In August, federal officials announced the final prices of 10 drugs that they previously selected for the Medicare Drug Price Negotiation program.
That program, which was created by the Inflation Reduction Act, gives Medicare officials substantial latitude to determine which drugs to select and where to set their prices. Unfortunately, officials are exercising that latitude in ways that disincentivize companies from finding new clinical applications for already approved drugs.
Finding new uses, or "indications," for approved medications helps save lives and provides patients with more treatment options, which often results in lower prices and fewer side effects.
For instance, let's say the FDA approves a new intravenous treatment for lupus, a severe autoimmune disease. Based on the properties of its active ingredient, scientists might hypothesize that the medicine could also treat rheumatoid arthritis, a different autoimmune disease.
Before the IRA, companies were typically eager to test scientists' hypotheses by developing and testing reformulated versions of their drugs -- perhaps in a new dosage, or even as a pill -- for different indications.
But now, federal officials are threatening this sort of post-approval research. They've decided to count all medicines that have the same active ingredient -- even if they come in different forms, treat different conditions, and were approved years apart -- as one "Qualified Single Source Drug (QSSD)" for the purposes of choosing which medications are selected for the price negotiation program.
For instance, one of the first 10 selected drugs, Stelara, comes in various forms and dosages, depending on whether doctors are prescribing it to treat psoriasis, psoriatic arthritis, Crohn's disease, or ulcerative colitis. The first approval was in 2009; the most recent, for a pediatric indication, in 2022.
The price that government officials set for each qualifying single-source drug applies to all the forms, doses, and indications of the selected medicine.
This disincentivizes companies from investing in post-approval research. Why would a company spend hundreds of millions on the clinical trials necessary to secure FDA approval for a new indication if looming price controls will prevent it from earning a return on that investment?
The resulting drawback in research and development will inevitably harm patients.
Consider what Merck's CEO recently said about his firm's miracle cancer therapy, Keytruda, which has 39 approved uses across 17 types of tumors.
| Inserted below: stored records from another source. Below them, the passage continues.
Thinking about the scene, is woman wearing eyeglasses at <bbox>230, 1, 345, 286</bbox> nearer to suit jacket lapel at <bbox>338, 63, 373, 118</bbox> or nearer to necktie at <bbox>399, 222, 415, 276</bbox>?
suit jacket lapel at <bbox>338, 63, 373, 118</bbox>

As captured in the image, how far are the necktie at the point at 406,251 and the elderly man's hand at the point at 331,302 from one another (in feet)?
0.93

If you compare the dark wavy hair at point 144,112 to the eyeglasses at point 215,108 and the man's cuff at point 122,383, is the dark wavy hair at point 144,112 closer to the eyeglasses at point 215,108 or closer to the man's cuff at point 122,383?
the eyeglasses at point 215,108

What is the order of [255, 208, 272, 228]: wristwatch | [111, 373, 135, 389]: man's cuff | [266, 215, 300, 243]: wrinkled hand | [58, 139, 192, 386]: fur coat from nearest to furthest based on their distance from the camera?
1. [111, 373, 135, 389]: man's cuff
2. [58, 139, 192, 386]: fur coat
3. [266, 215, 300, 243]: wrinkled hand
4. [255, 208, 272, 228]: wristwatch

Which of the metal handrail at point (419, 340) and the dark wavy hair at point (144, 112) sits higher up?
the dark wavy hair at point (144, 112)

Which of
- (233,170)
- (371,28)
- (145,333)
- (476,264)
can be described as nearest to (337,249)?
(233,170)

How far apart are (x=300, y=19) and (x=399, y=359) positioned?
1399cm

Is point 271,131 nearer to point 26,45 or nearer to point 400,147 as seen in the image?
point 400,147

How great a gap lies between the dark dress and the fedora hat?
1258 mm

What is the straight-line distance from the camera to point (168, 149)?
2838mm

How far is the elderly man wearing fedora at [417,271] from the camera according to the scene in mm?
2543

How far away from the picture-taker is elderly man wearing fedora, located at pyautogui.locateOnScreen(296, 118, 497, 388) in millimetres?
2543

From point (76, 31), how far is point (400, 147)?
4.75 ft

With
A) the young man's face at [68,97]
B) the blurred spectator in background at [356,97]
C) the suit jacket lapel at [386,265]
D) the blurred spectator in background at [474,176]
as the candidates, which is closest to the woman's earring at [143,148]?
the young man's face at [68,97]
Obtaining subsequent FDA approvals for all those additional indications -- which makes it easier for doctors to prescribe the drug to the target patient population -- required enormous investments of time and money. The CEO warned that research on that scale would have been all but impossible had the IRA been the law of the land when the drug was initially approved.
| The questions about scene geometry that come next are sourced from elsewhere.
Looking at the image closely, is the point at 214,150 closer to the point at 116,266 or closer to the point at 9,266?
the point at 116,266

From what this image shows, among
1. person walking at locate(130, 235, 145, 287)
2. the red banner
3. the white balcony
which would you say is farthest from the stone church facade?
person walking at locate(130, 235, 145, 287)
Similarly, Sanofi developed Dupixent, originally as a treatment for allergic diseases. The drug maker found through subsequent research that the medication was effective in treating chronic obstructive pulmonary disease, or COPD, as well. Senior vice president Adam Gluck has said, "Had the IRA been in effect, I don't know that we could have afforded to take this high-risk bet to pursue this additional indication."
These examples aren't anomalies. According to a study from University of Chicago economists, the IRA's price controls -- and officials' overly broad definition of what counts as a qualifying single-source drug -- will lead to 109 fewer post-approval indications over 20 years. It now seems as if that prediction was too optimistic.
Price controls inherently restrict the supply of any good or service, whether it's oil in the 1970s or medicines in the 2020s. But by disincentivizing post-approval research, officials are compounding the IRA's damage -- and needlessly depriving patients of potentially lifesaving new uses for already approved therapies.
Peter Rheinstein, M.D., J.D., is president of Severn Health Solutions, past president of the Academy of Medicine of Washington, DC, chairman of the United States Adopted Names Council, chairman of the American Board of Legal Medicine, a delegate to the American Medical Association House of Delegates, and a former president of the Academy of Physicians in Clinical Research.